### Source material
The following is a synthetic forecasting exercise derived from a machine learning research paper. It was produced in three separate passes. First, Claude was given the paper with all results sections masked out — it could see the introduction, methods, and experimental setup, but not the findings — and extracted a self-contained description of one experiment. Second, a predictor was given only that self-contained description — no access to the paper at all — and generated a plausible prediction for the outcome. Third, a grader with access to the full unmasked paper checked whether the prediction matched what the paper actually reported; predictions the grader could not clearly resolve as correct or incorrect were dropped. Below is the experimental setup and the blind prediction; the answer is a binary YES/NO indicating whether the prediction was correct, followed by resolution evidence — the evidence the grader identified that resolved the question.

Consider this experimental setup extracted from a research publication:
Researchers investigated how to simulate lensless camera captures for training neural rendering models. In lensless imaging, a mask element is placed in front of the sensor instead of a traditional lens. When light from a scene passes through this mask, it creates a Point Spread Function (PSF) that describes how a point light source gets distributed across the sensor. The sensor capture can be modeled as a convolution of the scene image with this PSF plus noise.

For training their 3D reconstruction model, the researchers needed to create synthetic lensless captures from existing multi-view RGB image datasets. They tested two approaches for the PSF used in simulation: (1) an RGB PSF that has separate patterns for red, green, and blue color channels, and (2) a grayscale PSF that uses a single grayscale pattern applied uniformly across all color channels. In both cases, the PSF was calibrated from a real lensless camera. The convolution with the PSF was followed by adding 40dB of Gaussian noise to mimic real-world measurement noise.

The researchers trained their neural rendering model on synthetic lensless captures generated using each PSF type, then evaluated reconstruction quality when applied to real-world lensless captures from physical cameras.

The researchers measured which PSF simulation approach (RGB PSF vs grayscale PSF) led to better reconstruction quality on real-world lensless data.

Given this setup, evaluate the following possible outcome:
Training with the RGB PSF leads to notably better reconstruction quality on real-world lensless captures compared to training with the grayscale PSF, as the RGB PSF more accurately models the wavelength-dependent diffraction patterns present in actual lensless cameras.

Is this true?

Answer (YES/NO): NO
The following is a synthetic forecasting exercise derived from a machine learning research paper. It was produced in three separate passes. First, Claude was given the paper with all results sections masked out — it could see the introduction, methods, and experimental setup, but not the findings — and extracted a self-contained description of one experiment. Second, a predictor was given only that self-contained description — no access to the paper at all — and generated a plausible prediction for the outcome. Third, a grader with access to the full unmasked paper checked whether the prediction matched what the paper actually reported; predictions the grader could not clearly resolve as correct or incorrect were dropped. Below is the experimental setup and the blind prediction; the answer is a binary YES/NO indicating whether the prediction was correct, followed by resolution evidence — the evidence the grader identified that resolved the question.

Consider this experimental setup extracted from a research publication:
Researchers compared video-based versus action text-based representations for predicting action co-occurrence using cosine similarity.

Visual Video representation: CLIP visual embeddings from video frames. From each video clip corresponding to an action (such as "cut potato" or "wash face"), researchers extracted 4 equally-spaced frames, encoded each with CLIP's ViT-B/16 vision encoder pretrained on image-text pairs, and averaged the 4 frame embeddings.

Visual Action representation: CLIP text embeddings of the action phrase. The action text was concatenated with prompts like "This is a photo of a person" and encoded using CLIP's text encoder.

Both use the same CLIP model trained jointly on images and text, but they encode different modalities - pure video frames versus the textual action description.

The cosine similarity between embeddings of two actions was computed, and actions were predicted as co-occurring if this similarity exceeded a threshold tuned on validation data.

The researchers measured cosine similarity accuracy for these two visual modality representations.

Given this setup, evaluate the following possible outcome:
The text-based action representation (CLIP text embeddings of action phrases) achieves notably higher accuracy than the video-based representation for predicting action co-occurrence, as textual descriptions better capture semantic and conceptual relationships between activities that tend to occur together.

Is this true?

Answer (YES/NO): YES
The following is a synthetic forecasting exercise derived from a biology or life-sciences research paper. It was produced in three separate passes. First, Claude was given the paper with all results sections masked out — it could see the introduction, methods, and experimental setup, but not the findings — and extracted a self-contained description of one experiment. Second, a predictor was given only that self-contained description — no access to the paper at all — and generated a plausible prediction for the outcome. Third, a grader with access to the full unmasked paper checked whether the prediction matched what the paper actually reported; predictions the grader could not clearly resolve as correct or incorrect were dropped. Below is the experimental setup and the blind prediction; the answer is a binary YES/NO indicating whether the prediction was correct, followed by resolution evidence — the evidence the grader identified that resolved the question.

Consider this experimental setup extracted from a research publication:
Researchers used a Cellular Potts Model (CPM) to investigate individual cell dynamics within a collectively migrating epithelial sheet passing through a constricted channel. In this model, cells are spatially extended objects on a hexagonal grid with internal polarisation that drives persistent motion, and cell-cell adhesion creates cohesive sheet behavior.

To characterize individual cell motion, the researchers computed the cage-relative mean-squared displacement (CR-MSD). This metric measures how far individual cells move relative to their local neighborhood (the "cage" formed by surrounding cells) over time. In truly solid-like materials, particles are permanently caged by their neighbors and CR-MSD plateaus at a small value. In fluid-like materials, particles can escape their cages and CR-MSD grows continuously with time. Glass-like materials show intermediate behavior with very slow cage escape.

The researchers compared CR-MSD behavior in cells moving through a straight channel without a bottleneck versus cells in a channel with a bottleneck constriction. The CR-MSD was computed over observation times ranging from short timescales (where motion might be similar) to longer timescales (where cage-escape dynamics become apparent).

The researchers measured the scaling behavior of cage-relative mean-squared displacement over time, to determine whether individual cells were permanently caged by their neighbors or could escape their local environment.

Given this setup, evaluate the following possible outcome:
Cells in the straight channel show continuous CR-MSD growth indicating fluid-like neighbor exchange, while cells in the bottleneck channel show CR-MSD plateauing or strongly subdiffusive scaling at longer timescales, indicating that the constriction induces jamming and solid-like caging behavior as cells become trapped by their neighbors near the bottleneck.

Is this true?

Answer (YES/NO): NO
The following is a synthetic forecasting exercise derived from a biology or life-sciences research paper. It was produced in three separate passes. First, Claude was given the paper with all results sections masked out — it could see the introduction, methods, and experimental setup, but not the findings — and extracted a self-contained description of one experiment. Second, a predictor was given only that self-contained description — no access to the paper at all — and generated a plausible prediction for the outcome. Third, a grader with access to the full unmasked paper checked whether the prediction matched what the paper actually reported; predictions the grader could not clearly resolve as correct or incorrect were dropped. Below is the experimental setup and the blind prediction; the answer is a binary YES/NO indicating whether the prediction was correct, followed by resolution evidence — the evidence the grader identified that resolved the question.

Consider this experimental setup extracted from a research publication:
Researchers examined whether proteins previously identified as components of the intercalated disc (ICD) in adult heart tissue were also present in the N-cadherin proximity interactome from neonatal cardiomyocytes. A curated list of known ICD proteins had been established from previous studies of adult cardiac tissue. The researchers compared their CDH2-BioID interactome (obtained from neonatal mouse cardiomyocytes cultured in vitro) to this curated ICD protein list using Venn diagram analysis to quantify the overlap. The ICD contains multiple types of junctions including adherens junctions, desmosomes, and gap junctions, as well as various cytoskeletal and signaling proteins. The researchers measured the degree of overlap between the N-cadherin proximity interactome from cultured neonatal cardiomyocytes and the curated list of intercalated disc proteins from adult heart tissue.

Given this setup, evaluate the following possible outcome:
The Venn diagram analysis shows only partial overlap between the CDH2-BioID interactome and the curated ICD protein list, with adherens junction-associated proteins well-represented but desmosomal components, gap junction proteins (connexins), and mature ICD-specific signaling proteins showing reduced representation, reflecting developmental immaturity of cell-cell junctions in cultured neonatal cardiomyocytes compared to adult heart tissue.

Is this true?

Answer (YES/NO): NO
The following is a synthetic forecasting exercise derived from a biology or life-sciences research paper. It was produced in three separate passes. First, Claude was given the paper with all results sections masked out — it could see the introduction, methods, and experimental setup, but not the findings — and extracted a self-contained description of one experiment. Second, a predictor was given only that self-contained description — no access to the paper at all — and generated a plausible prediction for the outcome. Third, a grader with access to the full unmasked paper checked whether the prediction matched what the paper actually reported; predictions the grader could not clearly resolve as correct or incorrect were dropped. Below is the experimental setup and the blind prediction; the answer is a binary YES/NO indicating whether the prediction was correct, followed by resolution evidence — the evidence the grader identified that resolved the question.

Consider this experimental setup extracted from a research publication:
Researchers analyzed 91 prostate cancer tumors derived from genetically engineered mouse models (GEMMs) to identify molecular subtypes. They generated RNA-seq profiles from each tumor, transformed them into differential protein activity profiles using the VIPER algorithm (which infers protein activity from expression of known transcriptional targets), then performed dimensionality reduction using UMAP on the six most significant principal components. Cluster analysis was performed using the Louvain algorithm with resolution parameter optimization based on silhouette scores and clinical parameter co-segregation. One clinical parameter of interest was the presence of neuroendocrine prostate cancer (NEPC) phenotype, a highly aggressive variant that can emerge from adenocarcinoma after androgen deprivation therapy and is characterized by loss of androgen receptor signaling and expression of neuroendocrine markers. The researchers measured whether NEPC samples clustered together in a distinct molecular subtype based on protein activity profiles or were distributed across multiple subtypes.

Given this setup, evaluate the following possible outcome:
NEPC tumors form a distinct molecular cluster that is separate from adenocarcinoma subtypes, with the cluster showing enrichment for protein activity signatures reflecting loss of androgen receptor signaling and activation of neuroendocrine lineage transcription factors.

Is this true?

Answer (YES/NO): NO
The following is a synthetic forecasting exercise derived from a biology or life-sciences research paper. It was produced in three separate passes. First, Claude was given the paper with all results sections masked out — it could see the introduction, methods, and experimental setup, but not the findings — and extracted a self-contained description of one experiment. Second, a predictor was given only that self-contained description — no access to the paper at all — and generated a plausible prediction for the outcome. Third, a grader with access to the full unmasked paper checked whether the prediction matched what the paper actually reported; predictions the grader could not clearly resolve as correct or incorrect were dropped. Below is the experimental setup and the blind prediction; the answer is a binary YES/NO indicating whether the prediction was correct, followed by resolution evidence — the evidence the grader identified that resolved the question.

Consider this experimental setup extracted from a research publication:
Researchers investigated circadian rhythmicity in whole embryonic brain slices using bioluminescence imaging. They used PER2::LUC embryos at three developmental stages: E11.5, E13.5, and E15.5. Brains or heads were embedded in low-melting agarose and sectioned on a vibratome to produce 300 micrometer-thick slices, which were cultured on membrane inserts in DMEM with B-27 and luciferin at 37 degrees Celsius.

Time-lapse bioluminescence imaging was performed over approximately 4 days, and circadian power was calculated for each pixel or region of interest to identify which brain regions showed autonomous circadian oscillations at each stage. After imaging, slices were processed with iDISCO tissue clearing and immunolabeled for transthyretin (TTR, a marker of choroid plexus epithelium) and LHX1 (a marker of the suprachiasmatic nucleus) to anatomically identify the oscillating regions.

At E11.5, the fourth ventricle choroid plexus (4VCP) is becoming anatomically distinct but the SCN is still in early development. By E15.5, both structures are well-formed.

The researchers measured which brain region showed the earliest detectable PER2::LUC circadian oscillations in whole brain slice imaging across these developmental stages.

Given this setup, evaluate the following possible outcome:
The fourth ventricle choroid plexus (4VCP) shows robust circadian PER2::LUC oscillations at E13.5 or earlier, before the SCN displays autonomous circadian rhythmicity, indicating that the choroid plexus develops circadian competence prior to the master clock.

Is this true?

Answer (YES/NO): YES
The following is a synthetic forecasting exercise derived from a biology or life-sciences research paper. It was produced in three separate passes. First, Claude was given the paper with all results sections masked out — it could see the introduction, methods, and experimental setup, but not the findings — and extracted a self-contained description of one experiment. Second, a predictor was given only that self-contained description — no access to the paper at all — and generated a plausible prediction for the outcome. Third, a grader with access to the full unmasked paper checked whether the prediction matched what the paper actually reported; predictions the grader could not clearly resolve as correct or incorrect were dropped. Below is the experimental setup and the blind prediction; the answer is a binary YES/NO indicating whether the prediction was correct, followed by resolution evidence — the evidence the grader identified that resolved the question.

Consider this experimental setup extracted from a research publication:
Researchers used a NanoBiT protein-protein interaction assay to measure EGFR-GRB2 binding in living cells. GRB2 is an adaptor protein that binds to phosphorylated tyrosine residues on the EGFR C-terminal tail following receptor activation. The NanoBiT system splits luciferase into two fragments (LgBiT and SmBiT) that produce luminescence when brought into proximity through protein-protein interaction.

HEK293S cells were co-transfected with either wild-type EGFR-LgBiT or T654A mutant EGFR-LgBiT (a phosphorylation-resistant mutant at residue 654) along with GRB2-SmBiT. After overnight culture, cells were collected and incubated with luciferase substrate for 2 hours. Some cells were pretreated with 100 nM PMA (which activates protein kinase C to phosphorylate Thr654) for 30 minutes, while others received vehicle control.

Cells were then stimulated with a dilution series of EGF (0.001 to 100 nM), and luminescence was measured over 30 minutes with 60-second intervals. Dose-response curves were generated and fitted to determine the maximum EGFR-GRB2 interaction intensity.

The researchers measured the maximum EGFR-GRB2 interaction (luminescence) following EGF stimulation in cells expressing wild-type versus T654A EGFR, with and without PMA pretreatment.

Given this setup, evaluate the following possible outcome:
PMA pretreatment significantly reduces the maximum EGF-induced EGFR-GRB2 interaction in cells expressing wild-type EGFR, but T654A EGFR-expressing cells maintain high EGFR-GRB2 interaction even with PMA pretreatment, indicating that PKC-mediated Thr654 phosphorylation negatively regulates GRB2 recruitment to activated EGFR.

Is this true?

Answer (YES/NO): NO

### Problem statement
Return nothing but the lines from the start of the listing above through the line containing "Researchers investigated how", exactly as given.

### Answer for this exercise
The following is a synthetic forecasting exercise derived from a machine learning research paper. It was produced in three separate passes. First, Claude was given the paper with all results sections masked out — it could see the introduction, methods, and experimental setup, but not the findings — and extracted a self-contained description of one experiment. Second, a predictor was given only that self-contained description — no access to the paper at all — and generated a plausible prediction for the outcome. Third, a grader with access to the full unmasked paper checked whether the prediction matched what the paper actually reported; predictions the grader could not clearly resolve as correct or incorrect were dropped. Below is the experimental setup and the blind prediction; the answer is a binary YES/NO indicating whether the prediction was correct, followed by resolution evidence — the evidence the grader identified that resolved the question.

Consider this experimental setup extracted from a research publication:
Researchers investigated how to simulate lensless camera captures for training neural rendering models. In lensless imaging, a mask element is placed in front of the sensor instead of a traditional lens. When light from a scene passes through this mask, it creates a Point Spread Function (PSF) that describes how a point light source gets distributed across the sensor. The sensor capture can be modeled as a convolution of the scene image with this PSF plus noise.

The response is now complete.